Statistical Modeling of FSO Fronthaul Channel for Drone-based Networks

TL;DR

This paper models the geometric loss in drone-based FSO fronthaul channels, accounting for drone position and orientation fluctuations, providing bounds, approximations, and a statistical model validated by simulations.

Contribution

It introduces a novel statistical model for FSO channel loss in drone networks considering drone instability, with derived bounds and validated simulations.

Findings

Derived bounds and approximate expressions for geometric loss.

Validated the model through simulations showing impact of drone instability.

Quantified FSO channel quality as a function of drone position and orientation fluctuations.

Abstract

We consider a drone-based communication network, where several drones hover above an area and serve as mobile remote radio heads for a large number of mobile users.

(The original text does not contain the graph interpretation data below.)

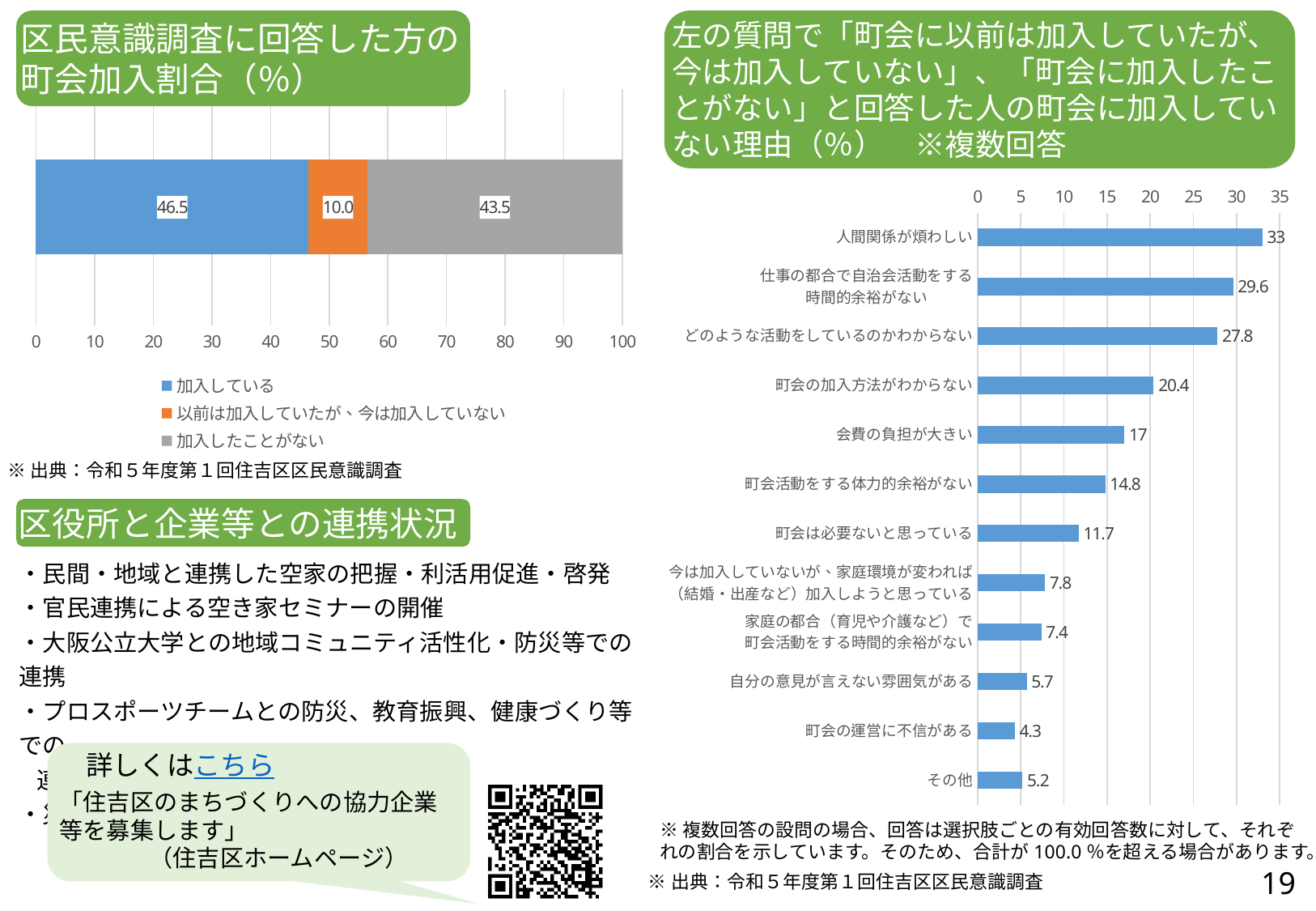
In the right chart (町会に加入していない理由), which reason has the highest value? 人間関係が煩わしい What kind of chart is the right chart (町会に加入していない理由)? Bar chart In the left chart (区民意識調査に回答した方の町会加入割合), what is the value for 加入したことがない? 43.5 In the left chart (区民意識調査に回答した方の町会加入割合), what is the value for 加入している? 46.5 In the right chart (町会に加入していない理由), what is the value for 人間関係が煩わしい? 33 In the right chart (町会に加入していない理由), which reason has the lowest value? 町会の運営に不信がある In the left chart (区民意識調査に回答した方の町会加入割合), what is the total of the stacked bar? 100.0 In the left chart (区民意識調査に回答した方の町会加入割合), which colour represents 以前は加入していたが、今は加入していない? Orange In the right chart (町会に加入していない理由), what is the difference between 町会の加入方法がわからない and 会費の負担が大きい? 3.4 In the left chart (区民意識調査に回答した方の町会加入割合), what is the difference between 加入している and 加入したことがない? 3.0 In the right chart (町会に加入していない理由), how many reason categories are plotted? 12 In the left chart (区民意識調査に回答した方の町会加入割合), how many series does the legend list? 3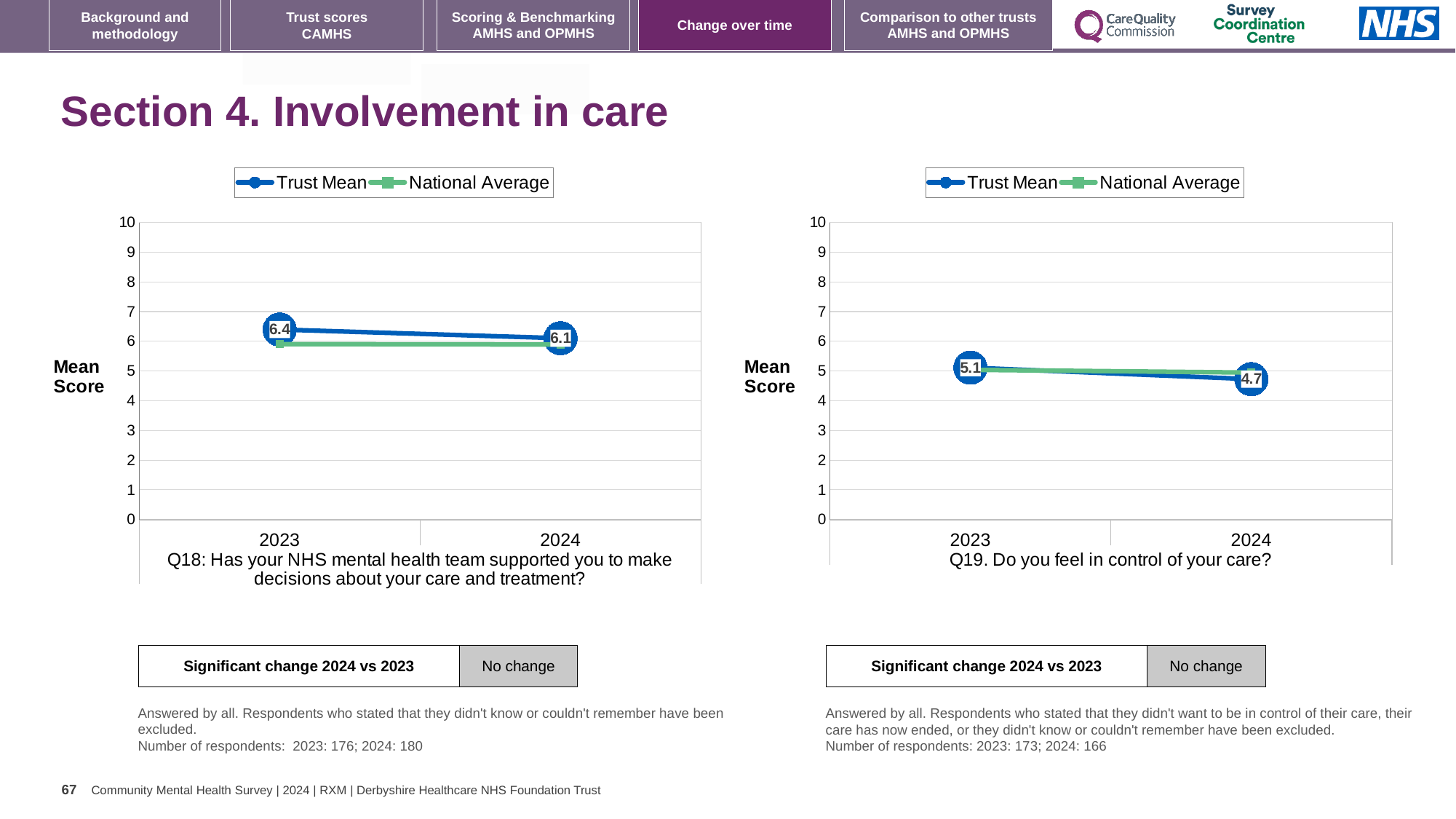
In the Q19 chart on the right, which year has the higher Trust Mean, 2023 or 2024? 2023 In the Q19 chart on the right, what is the difference between the Trust Mean in 2023 and 2024? 0.4 In the Q18 chart on the left, what is the Trust Mean score for 2024? 6.1 What type of chart is used for Q18 on the left? line chart In the Q18 chart on the left, by how much did the Trust Mean change from 2023 to 2024? 0.3 In the Q18 chart on the left, is the National Average value for 2023 greater or less than 7? less In the Q19 chart on the right, does the Trust Mean rise or fall from 2023 to 2024? fall In the Q18 chart on the left, what is the Trust Mean score for 2023? 6.4 In the Q18 chart on the left, does the Trust Mean rise or fall from 2023 to 2024? fall In the Q19 chart on the right, what is the Trust Mean score for 2023? 5.1 In the Q19 chart on the right, what is the Trust Mean score for 2024? 4.7 How many series does the legend of the Q19 chart on the right list? 2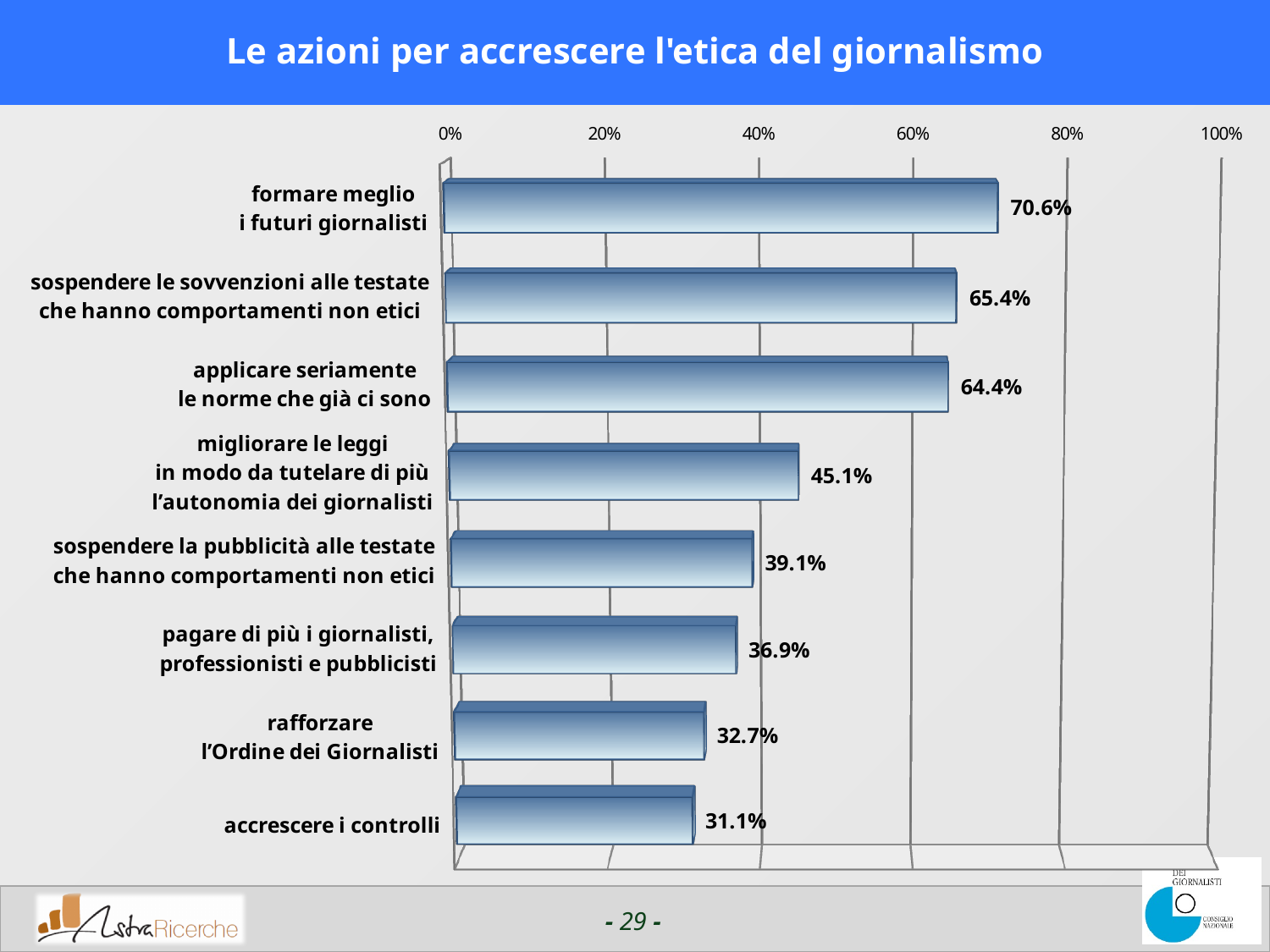
Which category has the lowest value? accrescere i controlli What kind of chart is shown on the slide? bar chart What is the difference between "sospendere le sovvenzioni alle testate che hanno comportamenti non etici" and "sospendere la pubblicità alle testate che hanno comportamenti non etici"? 26.3% What is the title of the slide? Le azioni per accrescere l'etica del giornalismo What is the value for "formare meglio i futuri giornalisti"? 70.6% What is the value for "accrescere i controlli"? 31.1% Which category has the highest value? formare meglio i futuri giornalisti What is the value for "rafforzare l'Ordine dei Giornalisti"? 32.7% Is the value for "pagare di più i giornalisti, professionisti e pubblicisti" greater or less than 40%? less Which is larger: "applicare seriamente le norme che già ci sono" or "migliorare le leggi in modo da tutelare di più l'autonomia dei giornalisti"? applicare seriamente le norme che già ci sono How many categories are shown in the chart? 8 What is the difference between the highest and lowest values in the chart? 39.5%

We assume that the drones employ free space optical (FSO) links for fronthauling of the users' data to a central unit. The main focus of this paper is to quantify the geometric loss of the FSO channel arising from random fluctuation of the position and orientation of the drones. In particular, we derive upper and lower bounds, corresponding approximate expressions, and a closed-form statistical model for the geometric loss. Simulation results validate our derivations and quantify the FSO channel quality as a function of the drone's instability, i.e., the variation of its position and orientation.